FONTE:
>>>

Millenovecentottantasette. Sono ormai 24 primavere che i fratelli Nicola e Pier Luigi Portinari lavorano alla ricetta originale della cucina italiana. Estrosa, colorata, up-to-date. Anagraficamente giovane e soprattutto generosa, quando non è addirittura “tanta”. Gusto, prodotto, istinto di razza. Li si definirebbe quasi dei solisti se solo non giocassero in doppio, rimpallando lo zucchero e il sale, il rigore con l’immaginazione. Tanto che la loro Peca può essere decifrata così: come un tassello della rivoluzione italiana. E se gli autodidatti sono da vent’anni la spina dorsale della nostra identità, renitente alle accademie e alle brigate straniere, capace di regger la baracca mentre salva il midollo del sentimento popolare, senza la vertebra di Lonigo quella struttura avrebbe ceduto almeno un po’, con gli inevitabili vacillamenti del caso.
Siamo nel mezzo dei Colli Berici, a qualche chilometro dal distretto della pelle di Arzignano. I filari di garganega spezzano il ritmo dei capannoni del nord est. La religione del lavoro fiancheggia il genius loci; la tecnologia il sentimento. E anche il ristorante un tempo era un casolare, che il duo ha ristrutturato costellandolo di arredi colorati e moderni, fra i quali rilucono perle di design contemporaneo o vintage. Le strategiche lampade a sospensione come l’Artichoke di Paul Henningsen.
Dietro le quinte c’è una cucina super equipaggiata, dove in silenzio il Rotovapor distilla la memoria dalle scorie dell’olografia e l’avanguardia dai cascami della moda. È quella che da queste parti chiamano “peca”, ovvero impronta, traccia – o forse sottotraccia, data la sottigliezza di talune soluzioni. Un ingrediente primario che nei cataloghi dei grandi selezionatori non può certo fare capolino.

<<<

RECORD FORNITI:
>>>

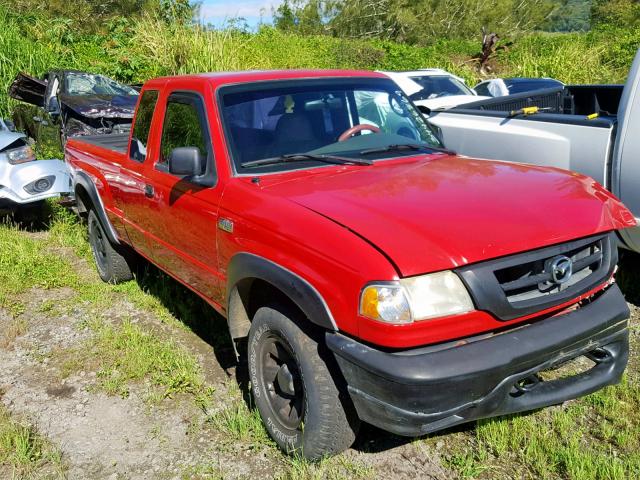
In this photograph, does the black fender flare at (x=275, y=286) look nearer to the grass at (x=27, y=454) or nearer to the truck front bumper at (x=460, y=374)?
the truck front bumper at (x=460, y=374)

<<<
>>>

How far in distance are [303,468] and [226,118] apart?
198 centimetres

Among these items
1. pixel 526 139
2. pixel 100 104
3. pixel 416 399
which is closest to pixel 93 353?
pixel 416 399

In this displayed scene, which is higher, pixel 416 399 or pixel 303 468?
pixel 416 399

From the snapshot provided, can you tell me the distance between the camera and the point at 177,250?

<<<

ESERCIZI PROPOSTI:
1/ Come si traduce in inglese la frase del testo sul ristorante Peca "I filari di garganega spezzano il ritmo dei capannoni del nord est."?
2/ Nel testo sul ristorante Peca, che cosa significa la parola "peca" secondo l'uso di quelle parti?
3/ Puoi riscrivere come elenco puntato il paragrafo del testo sul ristorante Peca che comincia con "Siamo nel mezzo dei Colli Berici", mantenendone i fatti principali?

LE RISPOSTE:
1/ The rows of Garganega vines break the rhythm of the sheds of the Northeast.

2/ Significa impronta, traccia.

3/
- Il ristorante si trova nei Colli Berici, a qualche chilometro dal distretto della pelle di Arzignano.
- I filari di garganega si alternano ai capannoni del nord est.
- Un tempo era un casolare, ristrutturato dal duo con arredi colorati e moderni.
- Tra gli arredi spiccano pezzi di design contemporaneo o vintage, come le lampade a sospensione Artichoke di Paul Henningsen.